Importing email corpus and combining into one data set

allspam <- 'C:/Users/ddebo/Downloads/spamham/20050311_spam_2/spam_2'
allham <- 'C:/Users/ddebo/Downloads/spamham/20030228_easy_ham_2/easy_ham_2'
read_emails <- function(dir, label) {
  files <- list.files(dir, full.names = TRUE)
  texts <- sapply(files, readLines, warn = FALSE)
  data.frame(text = sapply(texts, paste, collapse = " "), label = label, stringsAsFactors = FALSE)
}

spam_data <- read_emails(allspam, "spam")
ham_data <- read_emails(allham, "ham")

emails <- rbind(spam_data, ham_data)
table(emails$label)
## 
##  ham spam 
## 1401 1397

It looks like we have an almost equal amount of each type of email, which should result in a stronger model.

Cleaning data

Since emails contain a lot of data outside of the text body, that needs to be removed from analysis.

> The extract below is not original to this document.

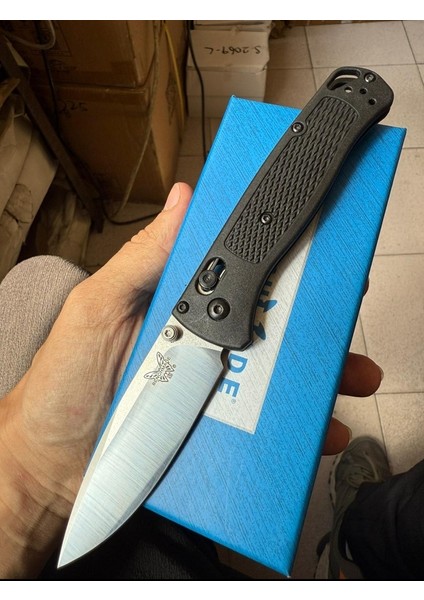 Benchmade Bugout Cep Çakısı Siyah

emails$text <- iconv(emails$text, from = "", to = "UTF-8", sub = "byte")
corpus <- Corpus(VectorSource(emails$text))
corpus_clean <- tm_map(corpus, content_transformer(tolower)) # convert to lowercase
## Warning in tm_map.SimpleCorpus(corpus, content_transformer(tolower)):
## transformation drops documents
corpus_clean <- tm_map(corpus_clean, removePunctuation) # remove punctuation 
## Warning in tm_map.SimpleCorpus(corpus_clean, removePunctuation): transformation
## drops documents
corpus_clean <- tm_map(corpus_clean, removeNumbers) # remove numbers 
## Warning in tm_map.SimpleCorpus(corpus_clean, removeNumbers): transformation
## drops documents
corpus_clean <- tm_map(corpus_clean, removeWords, stopwords("en")) # remove stopwords (the, and, you, etc)
## Warning in tm_map.SimpleCorpus(corpus_clean, removeWords, stopwords("en")):
## transformation drops documents
corpus_clean <- tm_map(corpus_clean, stripWhitespace) # clean extra spaces
## Warning in tm_map.SimpleCorpus(corpus_clean, stripWhitespace): transformation
## drops documents

After going through the cleaning process, the text needs to be stored in a document-term matrix.

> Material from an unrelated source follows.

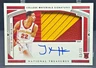 2020 National Treasures Tyrese Haliburton Collegiate RPA Rookie Patch Auto /35!!
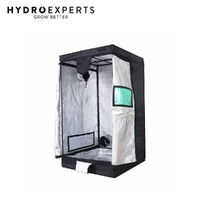 BudBox PRO Mylar Tent - 90 x 90 x 160CM | Indoor Grow Tent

dtm <- DocumentTermMatrix(corpus_clean)

# Remove sparse terms
dtm <- removeSparseTerms(dtm, 0.99)

# Convert to data frame
email_dtm <- as.data.frame(as.matrix(dtm))
email_dtm$label <- as.factor(emails$label)

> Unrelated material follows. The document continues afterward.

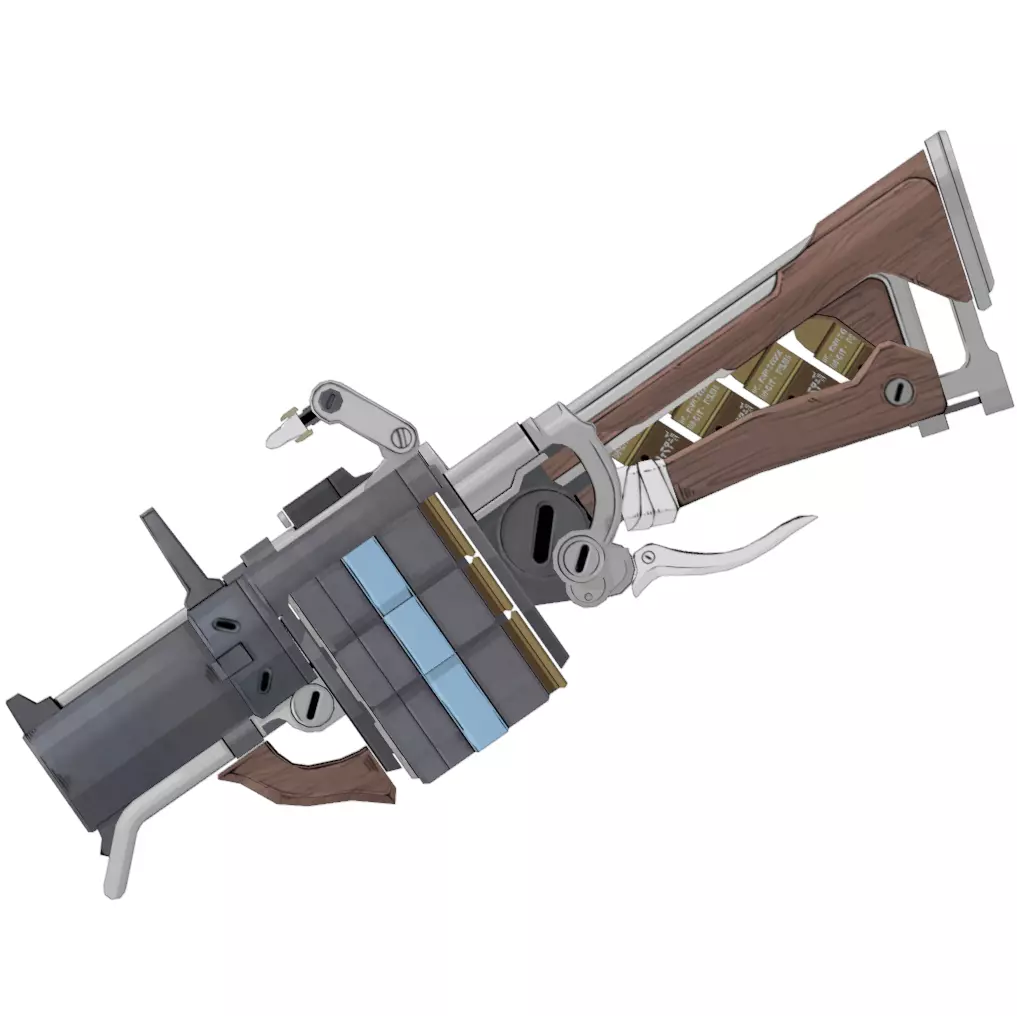 Natasha Grenade Launcher - Honkai Star Rail - Natasha Cosplay 3D print model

Splitting into Train and Test

set.seed(68105)
train_index <- createDataPartition(email_dtm$label, p = 0.8, list = FALSE)
train_data <- email_dtm[train_index, ]
test_data <- email_dtm[-train_index, ]

Naive Bayes

library(e1071)
model <- naiveBayes(label ~ ., data = train_data)
predictions <- predict(model, newdata = test_data)

confusionMatrix(predictions, test_data$label)
## Confusion Matrix and Statistics
## 
##           Reference
## Prediction ham spam
##       ham  276   23
##       spam   4  256
##                                           
##                Accuracy : 0.9517          
##                  95% CI : (0.9305, 0.9679)
##     No Information Rate : 0.5009          
##     P-Value [Acc > NIR] : < 2.2e-16       
##                                           
##                   Kappa : 0.9034          
##                                           
##  Mcnemar's Test P-Value : 0.000532        
##                                           
##             Sensitivity : 0.9857          
##             Specificity : 0.9176          
##          Pos Pred Value : 0.9231          
##          Neg Pred Value : 0.9846          
##              Prevalence : 0.5009          
##          Detection Rate : 0.4937          
##    Detection Prevalence : 0.5349          
##       Balanced Accuracy : 0.9516          
##                                           
##        'Positive' Class : ham             
## 

With this Naive Bayes model, we have 95% accuracy in labeling. It is also a sign that this model is a step in the right direction is that we have many fewer cases of type 1 error than type 2 error. As specified in class, it is preferable that the occasional spam message slip through the filter than having actual important email wind up in the spam folder.